◆ **TEXT PROVIDED**:
It was never meant to be achieved because that would mean the end of the policy. That’s anathema for Umno and the Malay right because the policy goes to the heart of Malay political dominance.

Abdullah Ahmad, another deceased Dr Mahathir confidant, spelt it out in an infamous 1986 speech he delivered in Singapore. The NEP, he declared, was “…for the protection, preservation and perpetuation” of Malay dominance.

Given that they constitute a majority, most non-Malays don’t quibble about a Malay-dominated government. But what, I ask, about Anwar Ibrahim’s excellent suggestion of a needs-based policy to replace the current one?

One doubts such a suggestion will fly. When it does not favour the Malay elite, nothing flies.

Sucker, watching a card game: “Is this a game of chance?”

W C Fields: “Not the way I play it, no.”



If it’s not one thing, it’s another.

What’s with Malaysia? Do we always have to be involved in some meaningless controversy or another? And do they almost always have to be about race or religion?

Other countries are advancing, moving on and getting things done. Even India – which we presume to condescend to – is getting its act together and embarking on the world’s largest vaccination drive in history.

Moreover, it’s produced its own vaccine and gifting it to poorer countries to boot.

Closer to home, Singapore thinks it will vaccinate all its people by July. Even Indonesia has begun to inoculate its people without too much fuss.

Meanwhile, apart from running our healthcare professionals into the ground amid successive lockdowns, what have we achieved?

First, there was a debate on whether the vaccine was shariah-compliant. Then, we seemed to want to hold out for our own “clinical trials.”

It was as if the country had been testing its own homegrown vaccine. Only it’s not, so let’s not waste time and money re-inventing the wheel.

Then there are the needless, inconsequential controversies.

A few days ago, Sanusi Md Nor, the chief minister of Kedah decided – for no other reason other than he could, apparently – that Thaipusam, a Hindu festival, would no longer be a state holiday. He said there would be none since all activities in the annual festival had been cancelled because of the movement control order.

All it did was to demonstrate his contempt for the festival. Reason: his reasoning would necessarily exclude holidays for Chinese New Year, even Hari Raya if the MCO stretched on.

Apart from showing Mr Sanusi’s lack of inclusive acceptance, not to mention intelligence, the controversy he began was pointless to say the least.

◆ **EXTRACTED DATA**:
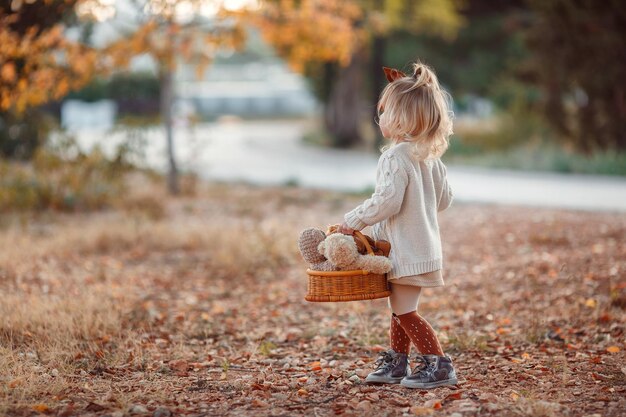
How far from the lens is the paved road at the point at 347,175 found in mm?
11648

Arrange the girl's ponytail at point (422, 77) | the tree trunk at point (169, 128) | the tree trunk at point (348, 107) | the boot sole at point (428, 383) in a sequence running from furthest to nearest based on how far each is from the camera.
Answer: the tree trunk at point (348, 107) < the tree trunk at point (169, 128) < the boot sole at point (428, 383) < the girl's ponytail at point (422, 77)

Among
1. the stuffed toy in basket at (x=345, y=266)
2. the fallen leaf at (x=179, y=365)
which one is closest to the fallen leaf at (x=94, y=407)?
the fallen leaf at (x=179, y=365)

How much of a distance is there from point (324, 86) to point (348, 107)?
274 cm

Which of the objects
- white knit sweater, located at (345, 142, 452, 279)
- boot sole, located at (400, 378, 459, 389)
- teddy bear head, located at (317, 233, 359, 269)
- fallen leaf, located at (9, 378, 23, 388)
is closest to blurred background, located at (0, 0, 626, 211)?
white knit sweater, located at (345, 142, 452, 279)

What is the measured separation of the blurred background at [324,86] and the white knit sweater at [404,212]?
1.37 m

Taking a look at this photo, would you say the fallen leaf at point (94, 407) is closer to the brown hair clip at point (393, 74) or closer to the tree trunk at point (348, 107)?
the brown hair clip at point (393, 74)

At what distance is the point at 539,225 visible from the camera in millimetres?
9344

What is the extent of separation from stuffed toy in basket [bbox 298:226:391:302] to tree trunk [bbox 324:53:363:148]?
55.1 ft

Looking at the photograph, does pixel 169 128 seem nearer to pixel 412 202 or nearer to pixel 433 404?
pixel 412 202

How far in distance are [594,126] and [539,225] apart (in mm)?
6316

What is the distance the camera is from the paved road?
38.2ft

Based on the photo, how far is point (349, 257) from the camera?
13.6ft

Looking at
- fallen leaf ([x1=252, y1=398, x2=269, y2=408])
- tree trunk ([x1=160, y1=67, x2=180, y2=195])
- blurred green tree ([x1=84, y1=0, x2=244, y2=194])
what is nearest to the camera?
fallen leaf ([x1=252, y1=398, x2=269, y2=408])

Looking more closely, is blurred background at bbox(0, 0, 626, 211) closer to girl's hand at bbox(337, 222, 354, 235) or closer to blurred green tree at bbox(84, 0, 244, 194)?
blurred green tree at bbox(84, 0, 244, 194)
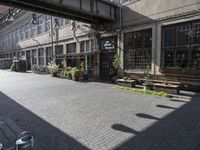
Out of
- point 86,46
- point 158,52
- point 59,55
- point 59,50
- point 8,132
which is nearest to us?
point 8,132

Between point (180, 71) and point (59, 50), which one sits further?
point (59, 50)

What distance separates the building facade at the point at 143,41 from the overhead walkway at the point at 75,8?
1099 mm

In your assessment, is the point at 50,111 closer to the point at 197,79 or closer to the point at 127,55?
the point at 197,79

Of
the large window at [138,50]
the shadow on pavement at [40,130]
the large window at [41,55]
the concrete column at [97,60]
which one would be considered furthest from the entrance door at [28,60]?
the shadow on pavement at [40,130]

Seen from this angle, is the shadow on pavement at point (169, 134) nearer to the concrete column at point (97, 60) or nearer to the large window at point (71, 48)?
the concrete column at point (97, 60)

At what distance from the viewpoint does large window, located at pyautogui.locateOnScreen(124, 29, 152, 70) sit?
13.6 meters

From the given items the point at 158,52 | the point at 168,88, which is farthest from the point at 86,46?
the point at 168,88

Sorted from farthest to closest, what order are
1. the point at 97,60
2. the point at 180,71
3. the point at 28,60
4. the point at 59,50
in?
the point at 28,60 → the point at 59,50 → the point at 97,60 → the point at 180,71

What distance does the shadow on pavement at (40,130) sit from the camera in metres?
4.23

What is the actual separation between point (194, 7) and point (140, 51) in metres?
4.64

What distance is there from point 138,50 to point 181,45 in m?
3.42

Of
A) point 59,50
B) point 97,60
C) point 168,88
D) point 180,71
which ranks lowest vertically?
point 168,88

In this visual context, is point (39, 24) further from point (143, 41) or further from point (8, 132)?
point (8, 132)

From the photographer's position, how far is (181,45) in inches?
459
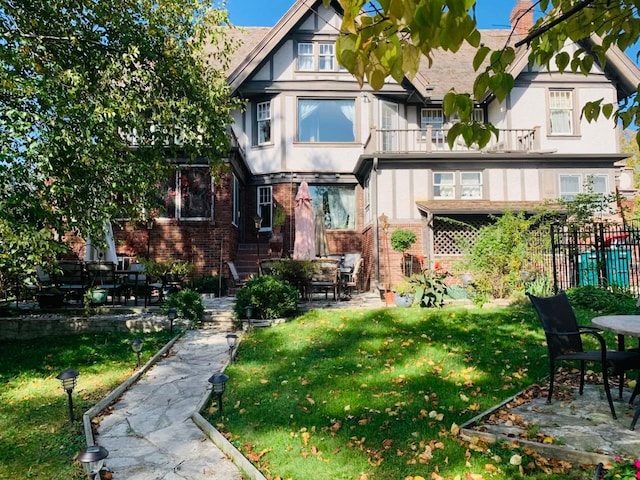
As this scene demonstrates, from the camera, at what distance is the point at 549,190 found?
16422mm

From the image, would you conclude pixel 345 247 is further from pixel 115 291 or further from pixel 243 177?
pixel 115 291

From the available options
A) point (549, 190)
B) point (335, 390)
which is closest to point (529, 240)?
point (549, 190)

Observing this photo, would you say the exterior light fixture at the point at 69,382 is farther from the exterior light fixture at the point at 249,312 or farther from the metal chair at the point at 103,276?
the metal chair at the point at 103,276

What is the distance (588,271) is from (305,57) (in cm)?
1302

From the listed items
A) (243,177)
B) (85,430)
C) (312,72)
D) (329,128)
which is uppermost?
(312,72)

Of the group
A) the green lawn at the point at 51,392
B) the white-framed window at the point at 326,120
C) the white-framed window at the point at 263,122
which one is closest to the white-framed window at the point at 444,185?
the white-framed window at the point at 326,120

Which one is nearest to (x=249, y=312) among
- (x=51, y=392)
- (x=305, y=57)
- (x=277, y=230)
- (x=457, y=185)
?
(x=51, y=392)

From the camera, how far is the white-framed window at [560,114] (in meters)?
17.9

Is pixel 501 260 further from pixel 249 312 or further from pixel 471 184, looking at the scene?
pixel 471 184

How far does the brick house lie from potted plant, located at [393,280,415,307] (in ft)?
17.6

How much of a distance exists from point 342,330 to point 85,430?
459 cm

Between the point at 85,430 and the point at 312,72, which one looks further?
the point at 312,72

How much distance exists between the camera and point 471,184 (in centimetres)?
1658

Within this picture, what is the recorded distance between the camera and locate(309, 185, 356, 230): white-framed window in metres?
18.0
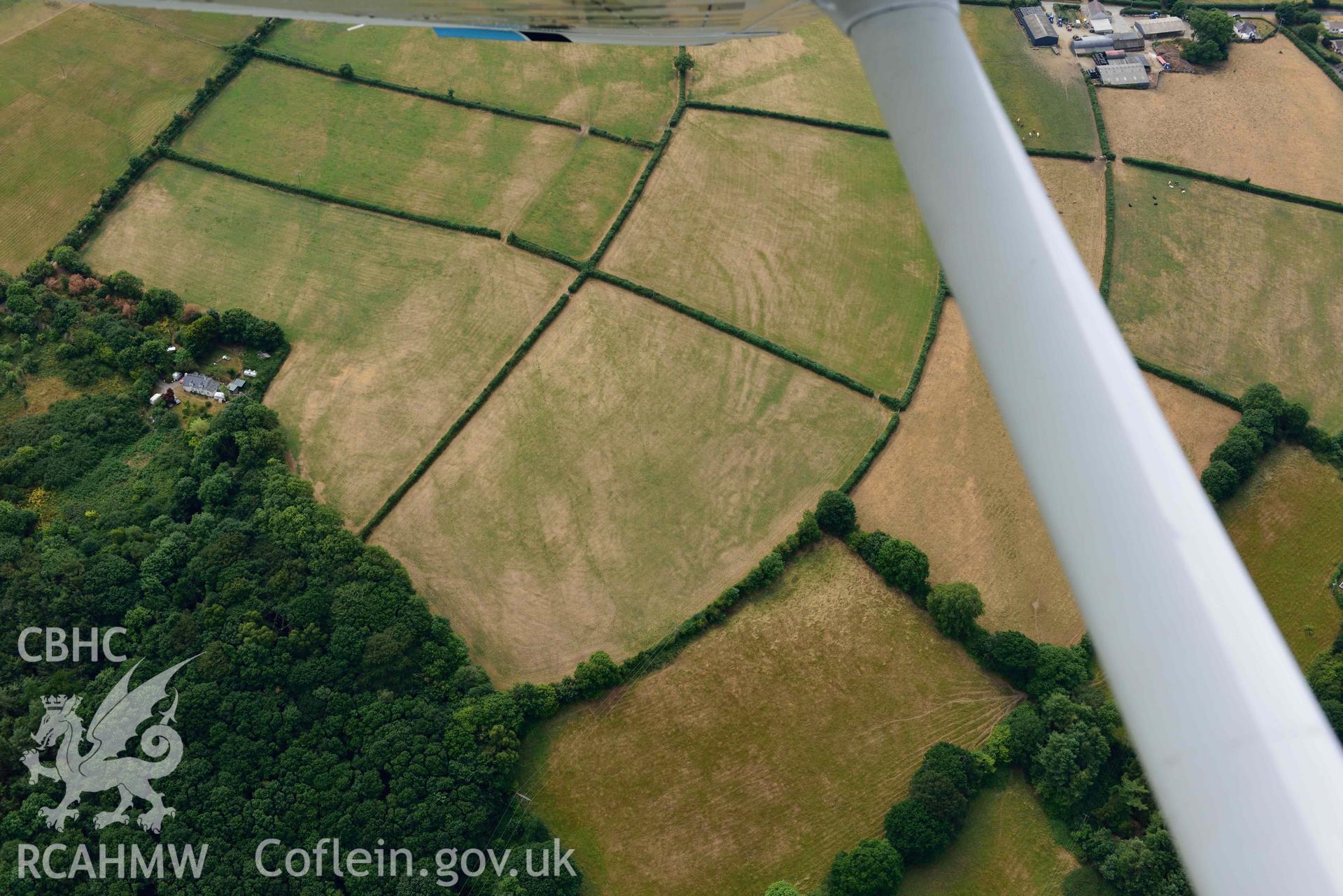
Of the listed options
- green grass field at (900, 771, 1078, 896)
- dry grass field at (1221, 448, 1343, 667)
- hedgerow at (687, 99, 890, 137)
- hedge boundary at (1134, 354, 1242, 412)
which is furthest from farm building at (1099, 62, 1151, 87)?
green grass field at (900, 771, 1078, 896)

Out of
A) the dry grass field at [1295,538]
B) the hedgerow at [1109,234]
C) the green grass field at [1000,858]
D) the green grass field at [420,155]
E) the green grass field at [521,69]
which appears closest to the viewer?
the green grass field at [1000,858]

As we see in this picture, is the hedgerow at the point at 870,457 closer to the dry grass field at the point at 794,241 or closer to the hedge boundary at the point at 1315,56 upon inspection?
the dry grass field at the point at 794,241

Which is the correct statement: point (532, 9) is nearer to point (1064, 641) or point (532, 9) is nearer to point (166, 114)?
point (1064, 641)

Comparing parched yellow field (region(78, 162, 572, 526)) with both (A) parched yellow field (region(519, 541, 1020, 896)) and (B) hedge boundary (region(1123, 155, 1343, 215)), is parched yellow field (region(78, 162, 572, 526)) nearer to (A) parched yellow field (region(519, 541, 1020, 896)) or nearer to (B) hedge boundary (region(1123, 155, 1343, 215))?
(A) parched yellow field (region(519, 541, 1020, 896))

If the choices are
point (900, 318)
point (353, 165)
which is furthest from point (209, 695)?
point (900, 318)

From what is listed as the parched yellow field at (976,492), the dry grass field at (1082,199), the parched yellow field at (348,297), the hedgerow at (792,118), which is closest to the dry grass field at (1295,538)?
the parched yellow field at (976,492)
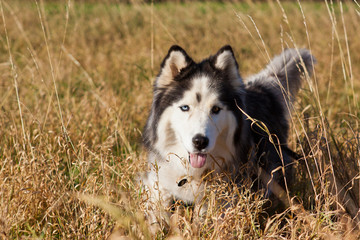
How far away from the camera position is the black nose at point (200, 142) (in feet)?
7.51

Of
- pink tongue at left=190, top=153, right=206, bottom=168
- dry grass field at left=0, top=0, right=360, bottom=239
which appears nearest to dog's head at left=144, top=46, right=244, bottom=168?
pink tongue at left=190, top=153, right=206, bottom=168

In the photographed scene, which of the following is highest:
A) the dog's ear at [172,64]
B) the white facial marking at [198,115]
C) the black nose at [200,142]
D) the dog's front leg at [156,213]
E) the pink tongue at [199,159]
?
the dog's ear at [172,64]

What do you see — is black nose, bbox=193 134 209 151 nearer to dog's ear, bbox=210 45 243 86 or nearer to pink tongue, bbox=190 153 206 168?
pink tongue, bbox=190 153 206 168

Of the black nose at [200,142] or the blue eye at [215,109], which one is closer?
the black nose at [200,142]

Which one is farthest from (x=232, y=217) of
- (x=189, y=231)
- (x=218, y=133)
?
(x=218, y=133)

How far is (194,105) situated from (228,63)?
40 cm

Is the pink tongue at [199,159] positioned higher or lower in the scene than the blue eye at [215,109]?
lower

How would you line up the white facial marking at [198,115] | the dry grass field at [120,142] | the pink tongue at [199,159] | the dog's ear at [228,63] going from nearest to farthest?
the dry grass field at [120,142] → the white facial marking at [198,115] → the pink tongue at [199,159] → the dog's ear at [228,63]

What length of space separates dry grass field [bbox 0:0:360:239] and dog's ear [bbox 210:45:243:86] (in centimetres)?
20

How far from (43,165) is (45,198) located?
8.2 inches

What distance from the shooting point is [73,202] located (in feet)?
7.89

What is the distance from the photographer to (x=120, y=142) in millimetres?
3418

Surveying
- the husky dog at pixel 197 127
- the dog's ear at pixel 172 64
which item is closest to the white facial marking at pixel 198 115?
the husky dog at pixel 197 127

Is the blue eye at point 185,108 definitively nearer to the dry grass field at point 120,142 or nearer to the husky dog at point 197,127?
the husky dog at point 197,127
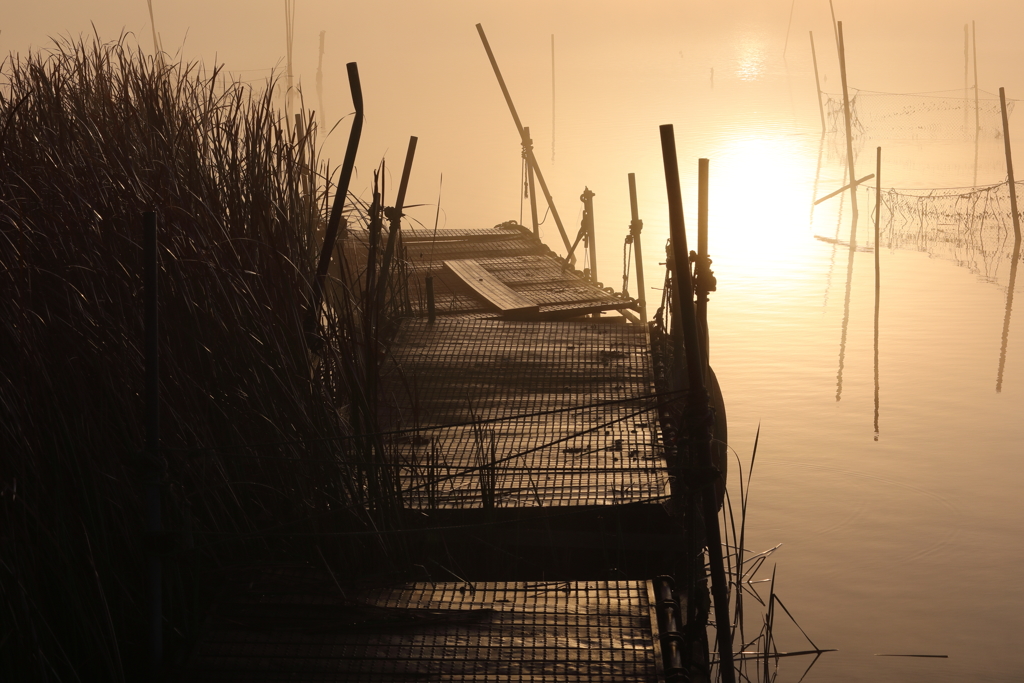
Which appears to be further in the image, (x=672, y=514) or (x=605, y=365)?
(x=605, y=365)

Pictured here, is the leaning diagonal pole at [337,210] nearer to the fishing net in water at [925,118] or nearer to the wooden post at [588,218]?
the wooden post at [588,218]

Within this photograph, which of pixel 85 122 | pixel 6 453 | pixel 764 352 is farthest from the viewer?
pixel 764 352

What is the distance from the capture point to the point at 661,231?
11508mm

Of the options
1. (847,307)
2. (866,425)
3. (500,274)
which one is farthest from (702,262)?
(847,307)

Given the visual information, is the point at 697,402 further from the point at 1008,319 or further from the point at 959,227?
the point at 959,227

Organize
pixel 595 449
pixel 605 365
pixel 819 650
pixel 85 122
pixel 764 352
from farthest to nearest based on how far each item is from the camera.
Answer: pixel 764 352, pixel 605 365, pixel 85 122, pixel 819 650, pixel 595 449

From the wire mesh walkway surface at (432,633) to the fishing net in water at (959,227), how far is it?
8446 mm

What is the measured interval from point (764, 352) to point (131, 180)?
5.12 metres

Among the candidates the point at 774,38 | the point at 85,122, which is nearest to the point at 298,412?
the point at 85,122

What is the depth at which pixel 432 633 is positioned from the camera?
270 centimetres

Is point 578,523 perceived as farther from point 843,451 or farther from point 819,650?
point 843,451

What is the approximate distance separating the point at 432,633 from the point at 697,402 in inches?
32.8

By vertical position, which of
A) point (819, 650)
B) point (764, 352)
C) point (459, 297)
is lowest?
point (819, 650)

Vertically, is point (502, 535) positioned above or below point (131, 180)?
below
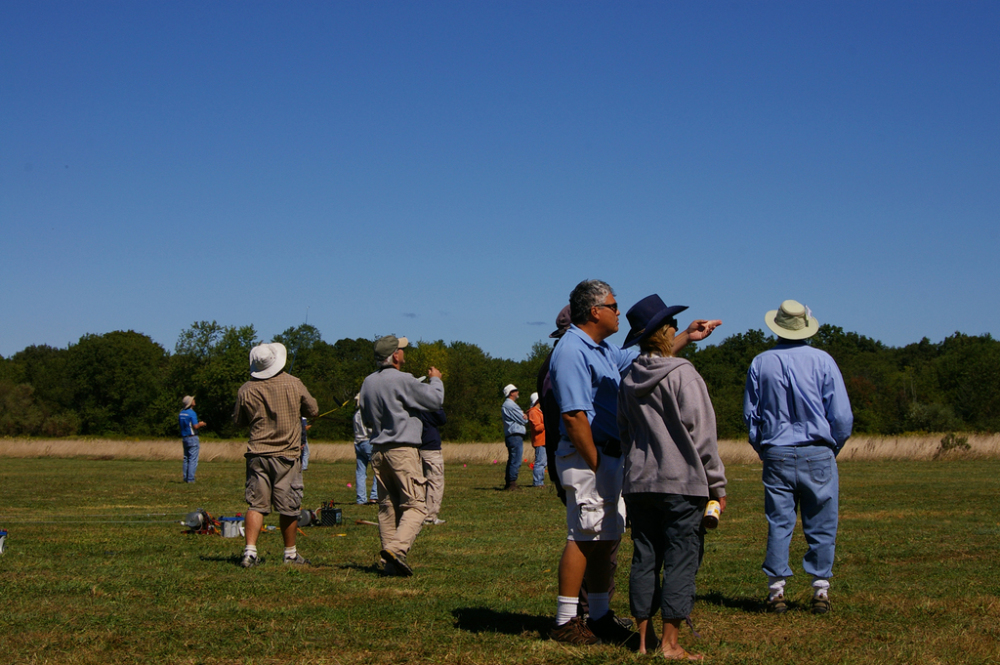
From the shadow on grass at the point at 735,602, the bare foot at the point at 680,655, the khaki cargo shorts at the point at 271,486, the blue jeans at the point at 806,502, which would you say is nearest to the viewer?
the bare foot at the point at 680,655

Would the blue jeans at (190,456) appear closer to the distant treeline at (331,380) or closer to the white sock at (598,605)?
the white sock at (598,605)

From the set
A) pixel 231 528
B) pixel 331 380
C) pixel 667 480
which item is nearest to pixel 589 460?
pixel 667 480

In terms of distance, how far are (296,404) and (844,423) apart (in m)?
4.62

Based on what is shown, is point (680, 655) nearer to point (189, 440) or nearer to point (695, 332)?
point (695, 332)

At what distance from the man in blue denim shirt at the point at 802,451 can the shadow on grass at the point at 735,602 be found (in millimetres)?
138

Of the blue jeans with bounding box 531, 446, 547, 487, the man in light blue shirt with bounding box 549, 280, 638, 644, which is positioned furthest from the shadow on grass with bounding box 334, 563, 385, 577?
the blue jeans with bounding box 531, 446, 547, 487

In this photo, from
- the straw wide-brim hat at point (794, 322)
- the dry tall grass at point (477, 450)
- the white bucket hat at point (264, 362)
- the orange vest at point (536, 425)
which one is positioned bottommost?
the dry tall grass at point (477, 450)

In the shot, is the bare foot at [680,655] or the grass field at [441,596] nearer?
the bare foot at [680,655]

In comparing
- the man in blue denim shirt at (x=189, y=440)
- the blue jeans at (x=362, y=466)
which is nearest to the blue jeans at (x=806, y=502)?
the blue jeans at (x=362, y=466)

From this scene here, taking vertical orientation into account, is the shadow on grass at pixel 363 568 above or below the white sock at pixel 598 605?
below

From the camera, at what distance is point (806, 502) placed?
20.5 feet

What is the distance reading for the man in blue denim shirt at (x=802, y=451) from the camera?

◆ **WHAT TO WORK ON**:
Carry on the opinion piece about Malaysia's race and religion controversies, starting right after its last sentence. The material that comes after this opinion piece stands on its own and has nothing to do with it.

◆ **ANSWER SPACE**:
And what’s with the hypocrisy? Prime Minister Muhyiddin Yassin recently urged his party not to tolerate “liberalism, humanism and secularism.”

That is bunkum and, deep down in places he will not admit to, the premier knows it. It’s been our tacit adherence to secular, liberal values that’s brought Malaysia this far in the first place. Going forward, however, increasing conservatism will only hinder our progress.

The countries like those of East Asia and the West that profess fealty to secular, humanistic values are the ones progressing. No theocracy has done as well nor come close.

Indeed, Muhyiddin recently called on Asean to be tough on hate speech “including those based on gender or sexual orientation.”

Don’t look now Mr Prime Minister, you just came across sounding mighty liberal. But no one here seems to think it’s hypocritical to tell different things to different audiences. What happened to the so-called “Islamic” values espoused by the leadership?

And what’s happened to our sense of humour? When it comes to religion, it now appears that the two are mutually exclusive.

That conclusion would have horrified Tunku Abdul Rahman, the country’s easy-going first Prime Minister.

After he retired in the 1970s, the Tunku began a long-running column in the Star. One of his columns in the 1980s was especially critical of Hadi Awang, the firebrand leader of Parti Islam SeMalaysia, or Pas.

The ever-sensible Hadi had suggested that stoning should be prescribed for Muslims caught for adultery.

An indignant Tunku lambasted Hadi in his column and dismissed the proposal out of hand.

Reading his column then, I thought his reasoning was sound. I agree even more now.

“I know my country and my fellow Malaysians,” declared the Tunku cheerfully. “There simply aren’t enough stones to go around.”